SP - Lime: Emulating An Opaque Classifier With A Transparent One
Create a very complex function
Create a function that converts a vector into two numbers with a complex function.
nc = NetInitialize@NetChain[{50, ElementwiseLayer[Sin[Cos[#]] &], 2}, "Input" -> 20]
And convert two numbers into a Boolean classification likewise based on a complex function.
border[{x_, y_}] := Sin[3 (x + Cos[2 y - x])] > 0
RegionPlot[border[{x, y}], {x, -5, 5}, {y, -5, 5}]
Compose the two functions
f[x_] := border[nc[x]]
Create some data
Create 10000 random instances
rv = RandomVariate[NormalDistribution[], {10000, 20}];
And now use the composite function to find out the truth.
data = rv -> Map[If[border[nc[#]], "evil", "good"] &, rv]
training = data[[1, 1 ;; 7500]] -> data[[2, 1 ;; 7500]]
test = data[[1, 7501 ;; 10000]] -> data[[2, 7501 ;; 10000]]
Learn the True Relationship from the Data
Try a simple classifier
simple = Classify[training, Method -> "DecisionTree", PerformanceGoal -> "Speed", ValidationSet -> test]
simplecmo = ClassifierMeasurements[simple, test]
simplecmo["Accuracy"]
0.7216
Create an Opaque But Better Classifier
Create a complicated neural network.
net = NetChain[{20, Ramp, 6, 2, SoftmaxLayer[]}, "Input" -> 20, "Output" -> NetDecoder[{"Class", {"evil", "good"}}]]
Train the network
netTrained = NetTrain[net, training, ValidationSet -> Scaled[0.25]]
See how well we did
clmo = ClassifierMeasurements[netTrained, test]
clmo["Accuracy"]
0.8312
clmo["CohenKappa"]
0.233322
Now create an emulator of the classifier
The idea of our emulator is not to predict reality but to explain what the complex classifier is doing!
Create new training data
training2 = First@training -> netTrained[First@training]
Create a nearest function so that we can only look at points in the neighborhood of a particular point. What I would prefer to do, but can not is to weight the data so that points closer to our particular point were weighted more heavily.
nf = Nearest[First@training -> Automatic]
Pick an arbitrary person (person 343) to whom we want to explain how our complex machine learning algorithm performed.
Short[neighborhoodData = With[{nearest = nf[test[[1, 343]], 50]}, Part[training[[1]], nearest] -> Part[training[[2]], nearest]], 10]

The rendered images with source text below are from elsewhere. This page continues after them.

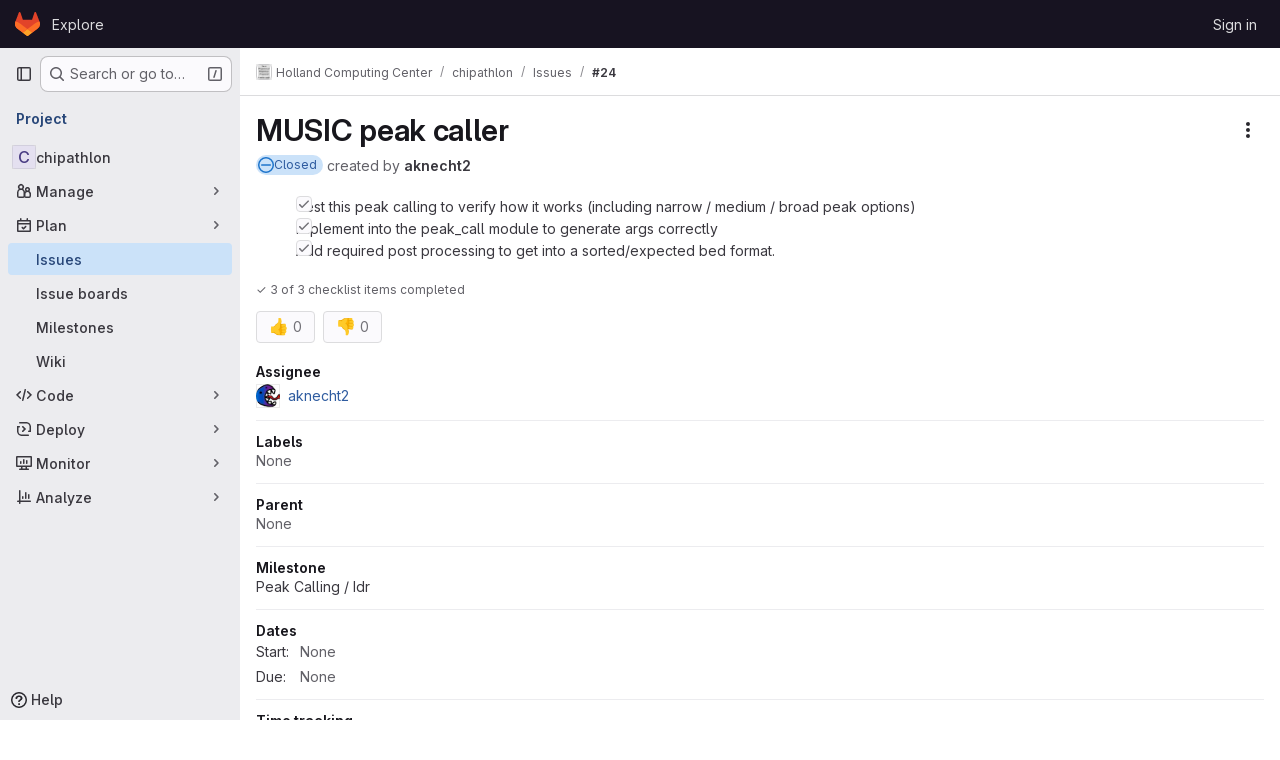

--- FILE ---
content_type: text/javascript; charset=utf-8
request_url: https://git.unl.edu/assets/webpack/pages.projects.issues.show.137fb8aa.chunk.js
body_size: 698
content:
(this.webpackJsonp=this.webpackJsonp||[]).push([["pages.projects.issues.show"],{249:function(e,t,n){n("HVBj"),n("gjpc"),e.exports=n("v07w")},ejqx:function(e,t,n){"use strict";n.d(t,"a",(function(){return s})),n.d(t,"c",(function(){return i})),n.d(t,"b",(function(){return o}));n("byxs");const s="support-bot",i=function(e){try{var t;const n=document.getElementById(e);return null!=n&&null!==(t=n.dataset)&&void 0!==t&&t.initial?JSON.parse(n.dataset.initial):null}catch{return null}},o=function(e){return"incident"===(null==(t=e)?void 0:t.issueType)||function(e){return"issue"===(null==e?void 0:e.issueType)&&(null==e?void 0:e.authorUsername)===s}(e);var t}},v07w:function(e,t,n){"use strict";n.r(t);var s=n("ejqx");const i=Object(s.c)("js-issuable-app");!Object(s.b)(i)&&gon.features.workItemViewForIssues?async function(){const[{initWorkItemsRoot:e}]=await Promise.all([Promise.all([n.e("prosemirror"),n.e("814f5a10"),n.e("a9b73706"),n.e("256a7ee5"),n.e("5568663e")]).then(n.bind(null,"CmgX"))]);e()}():async function(){const[{initShow:e}]=await Promise.all([Promise.all([n.e("prosemirror"),n.e("814f5a10"),n.e("a9b73706"),n.e("256a7ee5"),n.e("f5f6306d")]).then(n.bind(null,"0YcL"))]);e()}()}},[[249,"runtime","main","commons-pages.projects-pages.projects.activity-pages.projects.alert_management.details-pages.project-2e472f70"]]]);
//# sourceMappingURL=pages.projects.issues.show.137fb8aa.chunk.js.map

Create a simple decision tree to emulate the complex classifier within the neighborhood of person 343.
clEmulator = Classify[neighborhoodData, Method -> "DecisionTree", PerformanceGoal -> "Speed"]
See how we did
clmo = ClassifierMeasurements[clEmulator, neighborhoodData]
clmo["ConfusionMatrixPlot"]
Our emulator explains 47 of the 50 decisions well.